Prices fell the most in Wenzhou, 12.3% year on year.
Stimulus measures like Beijing offering first time buyer mortgages below the benchmark rate. Yangzhou will offer subsidies up to .6% of purchase price. Attempts by other localities to lift the central government's property curbs were stopped within a week. Home prices in decline in record number of Chinese cities
Private data also showed the home market continued to cool. April home prices fell to a 14-month low, SouFun Holdings Ltd., the nation’s biggest real estate website owner, said on May 2. Residential values decrease 0.3 per cent last month from March, the eighth month-on-month drop, said SouFun, which began compiling the figures in July 2010.
A gauge tracking property shares in Shanghai fell 1.7 per cent at the close of trading, compared with a 1.4 per cent loss for the Shanghai Composite Index.

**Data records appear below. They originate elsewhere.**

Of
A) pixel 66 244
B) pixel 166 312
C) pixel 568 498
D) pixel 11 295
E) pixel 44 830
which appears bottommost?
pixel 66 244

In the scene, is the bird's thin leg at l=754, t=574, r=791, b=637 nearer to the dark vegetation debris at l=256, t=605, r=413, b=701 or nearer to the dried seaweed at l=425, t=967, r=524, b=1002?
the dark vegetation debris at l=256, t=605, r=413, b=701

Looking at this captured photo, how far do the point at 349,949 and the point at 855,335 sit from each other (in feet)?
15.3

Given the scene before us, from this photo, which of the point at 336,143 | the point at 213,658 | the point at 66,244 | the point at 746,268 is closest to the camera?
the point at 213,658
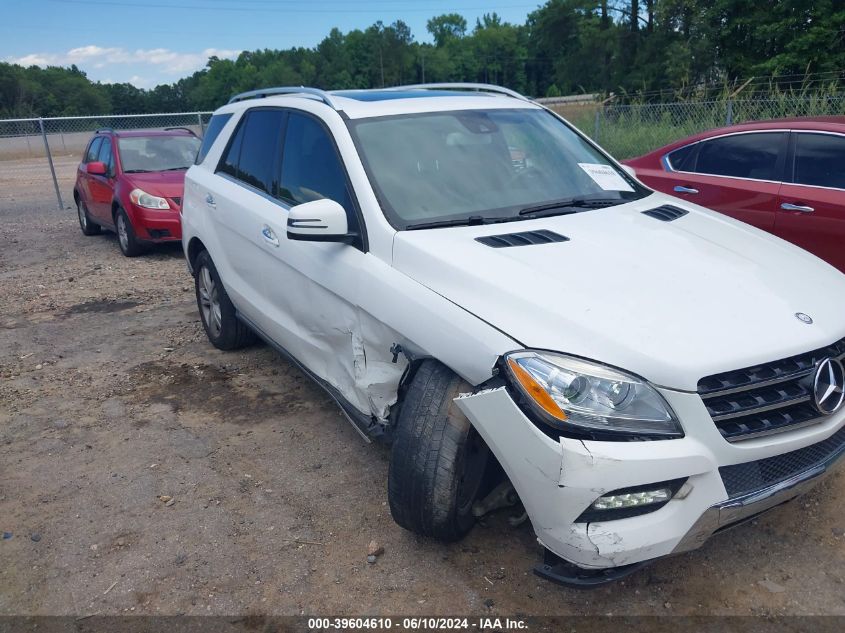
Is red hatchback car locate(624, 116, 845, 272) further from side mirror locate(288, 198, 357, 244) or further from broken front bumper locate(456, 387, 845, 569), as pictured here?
side mirror locate(288, 198, 357, 244)

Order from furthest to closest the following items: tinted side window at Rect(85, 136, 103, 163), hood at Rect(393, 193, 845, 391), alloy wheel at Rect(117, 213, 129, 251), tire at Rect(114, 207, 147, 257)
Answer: tinted side window at Rect(85, 136, 103, 163) → alloy wheel at Rect(117, 213, 129, 251) → tire at Rect(114, 207, 147, 257) → hood at Rect(393, 193, 845, 391)

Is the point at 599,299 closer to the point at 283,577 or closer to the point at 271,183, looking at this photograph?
the point at 283,577

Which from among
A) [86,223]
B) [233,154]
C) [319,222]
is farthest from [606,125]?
[319,222]

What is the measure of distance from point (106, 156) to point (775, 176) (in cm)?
885

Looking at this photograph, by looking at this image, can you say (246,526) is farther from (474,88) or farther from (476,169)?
(474,88)

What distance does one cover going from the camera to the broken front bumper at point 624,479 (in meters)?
2.24

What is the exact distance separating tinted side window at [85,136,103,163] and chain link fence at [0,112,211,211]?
12.7ft

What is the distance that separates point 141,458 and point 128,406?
83 cm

Industrial & Commercial Bank of China Ltd. suspended a 15 per cent discount on mortgage lending for first-time home buyers nationwide, the official Xinhua News Agency reported on May 5. The suspension was made to address tight liquidity and deposit instability and other Chinese banks may follow suit, Sophie Jiang, a Hong Kong-based banking analyst at Religare Capital Markets, said in a May 7 report.
“The government won’t back off from the property restrictions,” Patrick Chovanec, an associate professor at Tsinghua University’s School of Economics and Management in Beijing, said before Friday’s release. “If they lift the restrictions and the market keeps falling, which it will, they’ve lost the fig leaf that enables them to say they’ve got everything under control.”